Ci sono tantissimi altri interventi che si potrebbero porre in essere. A che servono le Borse? Se servono a comprare e vendere denaro per investimenti di rilevanza internazionale, chi ha stabilito che le Borse debbano restare aperte ogni giorno e, non ad esempio, soltanto alcuni giorni appositamente “dedicati” nel corso di un mese? Perché non adottare misure per raffreddare i mercati, quando siano troppo vivaci? Perché non separare nettamente le banche d’investimento, da quelle che prevalentemente raccolgono risparmio e per statuto devono rispettare e tutelare i soldi dei risparmiatori?

Se un certo numero di Stati cominciassero ad adottare normative e pratiche di questo tipo, i mercati finanziari, quali li abbiamo finora conosciuti, sarebbero distrutti. Il loro potere sarebbe non soltanto ridimensionato, ma quasi azzerato. Viceversa, ancora oggi si discute se consentire o meno vendite “allo scoperto”. La realtà attuale contraddice la logica ed il buon senso. Quanto finora fatto per “disciplinare” i mercati finanziari, fino a Basilea-3, è ridicolmente insufficiente.

Per tornare alla situazione italiana, tenere in ordine i conti pubblici è cosa buona e giusta. Eliminare gli sprechi di denaro pubblico è cosa buona e giusta. Accettare la logica che, costi quello che costi, bisogna sempre e prontamente soddisfare i creditori (soprattutto se esteri), invece è sbagliato. Non è accettabile per noi, come non è accettabile per la Grecia, per la Spagna, o per qualsiasi altro Paese. Sacrifici sì, ma con giudizio.

Aggiungo che l’Unione Europea, quale finora è stata realizzata, non va bene, perché è figlia della stessa logica della globalizzazione dei mercati finanziari, finora descritta. Ad esempio, è sbagliato pensare che, per reggere la concorrenza della Cina, si debbano aumentare i tempi di lavoro, pagare meno i lavoratori e ridurre le loro garanzie. Ad esempio, per difendere l’euro ci vorrebbe una Banca Centrale Europea che non pensasse soltanto a combattere l’inflazione, ma immettesse nuova moneta in circolazione quando c’è necessità di farlo.
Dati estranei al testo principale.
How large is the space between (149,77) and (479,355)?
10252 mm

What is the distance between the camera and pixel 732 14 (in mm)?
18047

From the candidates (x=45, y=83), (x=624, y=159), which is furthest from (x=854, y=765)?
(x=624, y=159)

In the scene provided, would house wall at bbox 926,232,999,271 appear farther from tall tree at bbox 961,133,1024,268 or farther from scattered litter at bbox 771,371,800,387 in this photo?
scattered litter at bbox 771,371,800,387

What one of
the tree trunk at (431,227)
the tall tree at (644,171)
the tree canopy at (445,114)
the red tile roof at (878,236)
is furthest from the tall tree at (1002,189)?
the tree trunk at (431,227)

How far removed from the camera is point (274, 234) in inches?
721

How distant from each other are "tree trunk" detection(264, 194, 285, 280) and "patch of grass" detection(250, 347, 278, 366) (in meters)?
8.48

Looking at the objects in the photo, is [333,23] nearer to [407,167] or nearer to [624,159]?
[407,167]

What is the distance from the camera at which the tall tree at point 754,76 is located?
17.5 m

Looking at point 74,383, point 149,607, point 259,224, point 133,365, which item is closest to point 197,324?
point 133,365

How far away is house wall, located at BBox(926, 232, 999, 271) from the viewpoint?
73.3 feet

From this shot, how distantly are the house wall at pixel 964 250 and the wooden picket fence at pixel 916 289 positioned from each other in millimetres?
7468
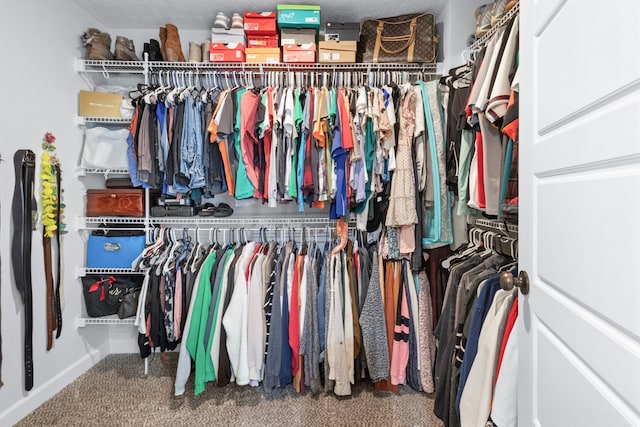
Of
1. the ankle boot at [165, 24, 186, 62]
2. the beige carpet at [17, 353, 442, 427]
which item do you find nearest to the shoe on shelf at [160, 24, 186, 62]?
the ankle boot at [165, 24, 186, 62]

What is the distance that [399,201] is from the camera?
186cm

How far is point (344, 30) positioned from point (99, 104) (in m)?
1.77

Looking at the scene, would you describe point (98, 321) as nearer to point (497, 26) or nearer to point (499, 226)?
point (499, 226)

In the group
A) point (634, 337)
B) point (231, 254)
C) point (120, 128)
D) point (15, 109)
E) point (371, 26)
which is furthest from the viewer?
point (120, 128)

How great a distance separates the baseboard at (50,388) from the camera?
1684 millimetres

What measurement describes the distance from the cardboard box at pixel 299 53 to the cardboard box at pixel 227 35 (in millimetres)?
327

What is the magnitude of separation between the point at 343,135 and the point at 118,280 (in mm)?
1827

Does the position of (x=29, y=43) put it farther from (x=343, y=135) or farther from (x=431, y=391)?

Un buon europeo, contento di essere tale ed orgoglioso delle proprie radici culturali, può trovare non razionali ed insufficienti le attuali Istituzioni europee. Posso molto amare Kant e Madame de Staël, Beethoven, Dickens e Dostoevskij, e non essere d’accordo con tutti i contenuti della lettera che Trichet e Draghi, a nome della BCE, hanno inviato al Presidente del Consiglio italiano il 5 agosto del 2011. Le due cose non sono in contraddizione fra loro. L’argomento merita specifico approfondimento ed i liberi intellettuali, se ne esistono, avrebbero tanto da dire in questa materia.